- Assigned task -
From the first record to the last, write out each one exactly.
*** Opening Data for this exercise ***
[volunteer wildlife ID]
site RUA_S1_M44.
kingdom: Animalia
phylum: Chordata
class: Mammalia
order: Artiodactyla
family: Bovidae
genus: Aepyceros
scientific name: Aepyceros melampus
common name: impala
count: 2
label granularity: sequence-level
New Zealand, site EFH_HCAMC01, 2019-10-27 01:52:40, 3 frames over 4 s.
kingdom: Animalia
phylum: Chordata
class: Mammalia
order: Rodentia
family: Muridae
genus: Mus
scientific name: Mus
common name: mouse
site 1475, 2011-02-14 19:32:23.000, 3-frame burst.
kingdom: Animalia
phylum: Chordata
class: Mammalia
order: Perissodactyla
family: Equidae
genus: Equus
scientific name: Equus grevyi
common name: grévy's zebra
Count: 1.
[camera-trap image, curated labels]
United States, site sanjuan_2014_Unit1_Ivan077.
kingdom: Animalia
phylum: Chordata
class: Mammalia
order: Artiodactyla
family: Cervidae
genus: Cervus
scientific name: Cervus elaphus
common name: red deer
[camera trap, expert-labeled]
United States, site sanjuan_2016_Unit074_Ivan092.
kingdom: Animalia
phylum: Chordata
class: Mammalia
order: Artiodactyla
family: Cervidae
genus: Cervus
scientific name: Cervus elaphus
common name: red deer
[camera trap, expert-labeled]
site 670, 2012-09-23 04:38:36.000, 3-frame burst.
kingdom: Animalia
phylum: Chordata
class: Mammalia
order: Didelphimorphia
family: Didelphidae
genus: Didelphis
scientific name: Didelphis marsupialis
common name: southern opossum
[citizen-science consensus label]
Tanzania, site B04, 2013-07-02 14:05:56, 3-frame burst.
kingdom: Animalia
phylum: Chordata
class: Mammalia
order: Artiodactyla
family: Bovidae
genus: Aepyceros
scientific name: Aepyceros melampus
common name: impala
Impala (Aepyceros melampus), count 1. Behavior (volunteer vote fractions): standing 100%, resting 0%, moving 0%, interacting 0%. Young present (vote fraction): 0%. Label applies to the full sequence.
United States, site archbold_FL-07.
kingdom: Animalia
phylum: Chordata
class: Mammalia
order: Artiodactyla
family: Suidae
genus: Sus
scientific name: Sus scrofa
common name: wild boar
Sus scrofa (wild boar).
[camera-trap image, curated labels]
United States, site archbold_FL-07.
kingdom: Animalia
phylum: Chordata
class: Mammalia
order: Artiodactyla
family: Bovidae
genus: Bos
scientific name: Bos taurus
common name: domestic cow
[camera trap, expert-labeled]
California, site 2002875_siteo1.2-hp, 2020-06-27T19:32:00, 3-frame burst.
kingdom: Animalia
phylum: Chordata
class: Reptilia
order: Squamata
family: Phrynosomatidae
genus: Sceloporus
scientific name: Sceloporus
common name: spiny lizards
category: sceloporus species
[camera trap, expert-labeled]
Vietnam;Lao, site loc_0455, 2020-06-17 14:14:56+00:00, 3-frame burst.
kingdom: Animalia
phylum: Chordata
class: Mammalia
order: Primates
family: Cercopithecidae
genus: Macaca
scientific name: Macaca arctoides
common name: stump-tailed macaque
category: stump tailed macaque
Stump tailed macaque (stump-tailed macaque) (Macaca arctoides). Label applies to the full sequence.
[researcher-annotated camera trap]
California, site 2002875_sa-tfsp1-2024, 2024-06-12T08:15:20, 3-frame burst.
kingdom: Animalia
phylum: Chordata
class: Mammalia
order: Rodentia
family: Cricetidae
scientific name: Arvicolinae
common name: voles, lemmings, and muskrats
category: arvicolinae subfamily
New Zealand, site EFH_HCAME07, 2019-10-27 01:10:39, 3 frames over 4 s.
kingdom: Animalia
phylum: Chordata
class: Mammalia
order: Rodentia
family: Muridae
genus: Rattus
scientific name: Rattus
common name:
*** Closing Data for this exercise ***
- Finished task -
[volunteer wildlife ID]
site RUA_S1_M44.
kingdom: Animalia
phylum: Chordata
class: Mammalia
order: Artiodactyla
family: Bovidae
genus: Aepyceros
scientific name: Aepyceros melampus
common name: impala
count: 2
label granularity: sequence-level
New Zealand, site EFH_HCAMC01, 2019-10-27 01:52:40, 3 frames over 4 s.
kingdom: Animalia
phylum: Chordata
class: Mammalia
order: Rodentia
family: Muridae
genus: Mus
scientific name: Mus
common name: mouse
site 1475, 2011-02-14 19:32:23.000, 3-frame burst.
kingdom: Animalia
phylum: Chordata
class: Mammalia
order: Perissodactyla
family: Equidae
genus: Equus
scientific name: Equus grevyi
common name: grévy's zebra
Count: 1.
[camera-trap image, curated labels]
United States, site sanjuan_2014_Unit1_Ivan077.
kingdom: Animalia
phylum: Chordata
class: Mammalia
order: Artiodactyla
family: Cervidae
genus: Cervus
scientific name: Cervus elaphus
common name: red deer
[camera trap, expert-labeled]
United States, site sanjuan_2016_Unit074_Ivan092.
kingdom: Animalia
phylum: Chordata
class: Mammalia
order: Artiodactyla
family: Cervidae
genus: Cervus
scientific name: Cervus elaphus
common name: red deer
[camera trap, expert-labeled]
site 670, 2012-09-23 04:38:36.000, 3-frame burst.
kingdom: Animalia
phylum: Chordata
class: Mammalia
order: Didelphimorphia
family: Didelphidae
genus: Didelphis
scientific name: Didelphis marsupialis
common name: southern opossum
[citizen-science consensus label]
Tanzania, site B04, 2013-07-02 14:05:56, 3-frame burst.
kingdom: Animalia
phylum: Chordata
class: Mammalia
order: Artiodactyla
family: Bovidae
genus: Aepyceros
scientific name: Aepyceros melampus
common name: impala
Impala (Aepyceros melampus), count 1. Behavior (volunteer vote fractions): standing 100%, resting 0%, moving 0%, interacting 0%. Young present (vote fraction): 0%. Label applies to the full sequence.
United States, site archbold_FL-07.
kingdom: Animalia
phylum: Chordata
class: Mammalia
order: Artiodactyla
family: Suidae
genus: Sus
scientific name: Sus scrofa
common name: wild boar
Sus scrofa (wild boar).
[camera-trap image, curated labels]
United States, site archbold_FL-07.
kingdom: Animalia
phylum: Chordata
class: Mammalia
order: Artiodactyla
family: Bovidae
genus: Bos
scientific name: Bos taurus
common name: domestic cow
[camera trap, expert-labeled]
California, site 2002875_siteo1.2-hp, 2020-06-27T19:32:00, 3-frame burst.
kingdom: Animalia
phylum: Chordata
class: Reptilia
order: Squamata
family: Phrynosomatidae
genus: Sceloporus
scientific name: Sceloporus
common name: spiny lizards
category: sceloporus species
[camera trap, expert-labeled]
Vietnam;Lao, site loc_0455, 2020-06-17 14:14:56+00:00, 3-frame burst.
kingdom: Animalia
phylum: Chordata
class: Mammalia
order: Primates
family: Cercopithecidae
genus: Macaca
scientific name: Macaca arctoides
common name: stump-tailed macaque
category: stump tailed macaque
Stump tailed macaque (stump-tailed macaque) (Macaca arctoides). Label applies to the full sequence.
[researcher-annotated camera trap]
California, site 2002875_sa-tfsp1-2024, 2024-06-12T08:15:20, 3-frame burst.
kingdom: Animalia
phylum: Chordata
class: Mammalia
order: Rodentia
family: Cricetidae
scientific name: Arvicolinae
common name: voles, lemmings, and muskrats
category: arvicolinae subfamily
New Zealand, site EFH_HCAME07, 2019-10-27 01:10:39, 3 frames over 4 s.
kingdom: Animalia
phylum: Chordata
class: Mammalia
order: Rodentia
family: Muridae
genus: Rattus
scientific name: Rattus
common name:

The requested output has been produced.